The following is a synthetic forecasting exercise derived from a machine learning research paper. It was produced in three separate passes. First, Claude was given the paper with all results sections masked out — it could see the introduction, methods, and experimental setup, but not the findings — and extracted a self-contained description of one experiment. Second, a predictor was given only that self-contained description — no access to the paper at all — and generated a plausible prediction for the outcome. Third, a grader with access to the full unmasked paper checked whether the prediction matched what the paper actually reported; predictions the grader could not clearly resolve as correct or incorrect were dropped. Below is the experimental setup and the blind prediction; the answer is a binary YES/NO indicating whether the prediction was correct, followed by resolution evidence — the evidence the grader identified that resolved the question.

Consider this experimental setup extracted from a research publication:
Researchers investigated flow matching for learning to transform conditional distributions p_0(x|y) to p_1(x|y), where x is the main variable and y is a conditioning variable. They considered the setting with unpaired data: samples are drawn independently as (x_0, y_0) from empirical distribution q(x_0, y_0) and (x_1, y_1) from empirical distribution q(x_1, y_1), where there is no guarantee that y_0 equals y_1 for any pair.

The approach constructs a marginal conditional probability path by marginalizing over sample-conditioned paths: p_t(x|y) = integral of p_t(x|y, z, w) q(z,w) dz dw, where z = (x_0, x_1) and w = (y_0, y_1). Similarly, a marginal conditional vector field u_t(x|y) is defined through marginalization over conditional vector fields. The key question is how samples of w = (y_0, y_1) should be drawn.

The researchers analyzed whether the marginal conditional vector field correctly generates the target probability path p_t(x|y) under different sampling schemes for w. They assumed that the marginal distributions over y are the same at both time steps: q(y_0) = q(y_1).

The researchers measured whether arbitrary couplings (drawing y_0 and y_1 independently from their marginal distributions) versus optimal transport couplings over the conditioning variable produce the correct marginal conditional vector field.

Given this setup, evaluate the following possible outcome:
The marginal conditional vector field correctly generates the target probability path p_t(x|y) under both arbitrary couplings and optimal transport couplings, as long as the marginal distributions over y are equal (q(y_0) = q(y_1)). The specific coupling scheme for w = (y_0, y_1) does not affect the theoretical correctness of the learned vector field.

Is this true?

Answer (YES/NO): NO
------------
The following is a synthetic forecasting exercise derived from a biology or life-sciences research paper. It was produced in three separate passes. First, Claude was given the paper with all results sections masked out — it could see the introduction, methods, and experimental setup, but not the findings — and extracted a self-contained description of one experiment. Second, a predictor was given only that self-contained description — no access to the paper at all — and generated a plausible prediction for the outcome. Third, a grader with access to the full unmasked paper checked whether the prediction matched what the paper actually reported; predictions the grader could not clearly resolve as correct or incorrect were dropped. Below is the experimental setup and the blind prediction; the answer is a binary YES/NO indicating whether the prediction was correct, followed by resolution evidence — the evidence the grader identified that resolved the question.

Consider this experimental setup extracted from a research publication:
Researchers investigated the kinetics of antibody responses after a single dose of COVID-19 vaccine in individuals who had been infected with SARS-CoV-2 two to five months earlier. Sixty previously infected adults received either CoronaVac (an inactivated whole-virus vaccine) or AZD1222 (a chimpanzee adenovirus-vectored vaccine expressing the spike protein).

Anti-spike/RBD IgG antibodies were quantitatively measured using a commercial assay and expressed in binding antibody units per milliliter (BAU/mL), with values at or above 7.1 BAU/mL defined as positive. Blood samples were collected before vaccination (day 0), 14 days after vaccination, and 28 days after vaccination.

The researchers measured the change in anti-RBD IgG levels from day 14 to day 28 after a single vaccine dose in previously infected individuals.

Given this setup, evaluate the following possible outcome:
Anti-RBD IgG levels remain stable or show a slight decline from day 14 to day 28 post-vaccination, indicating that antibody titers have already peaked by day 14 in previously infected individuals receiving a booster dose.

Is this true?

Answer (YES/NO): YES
------------
Which of the lines above carry the string "probability"? Copy every one.

## Answer space
The approach constructs a marginal conditional probability path by marginalizing over sample-conditioned paths: p_t(x|y) = integral of p_t(x|y, z, w) q(z,w) dz dw, where z = (x_0, x_1) and w = (y_0, y_1). Similarly, a marginal conditional vector field u_t(x|y) is defined through marginalization over conditional vector fields. The key question is how samples of w = (y_0, y_1) should be drawn.
The researchers analyzed whether the marginal conditional vector field correctly generates the target probability path p_t(x|y) under different sampling schemes for w. They assumed that the marginal distributions over y are the same at both time steps: q(y_0) = q(y_1).
The marginal conditional vector field correctly generates the target probability path p_t(x|y) under both arbitrary couplings and optimal transport couplings, as long as the marginal distributions over y are equal (q(y_0) = q(y_1)). The specific coupling scheme for w = (y_0, y_1) does not affect the theoretical correctness of the learned vector field.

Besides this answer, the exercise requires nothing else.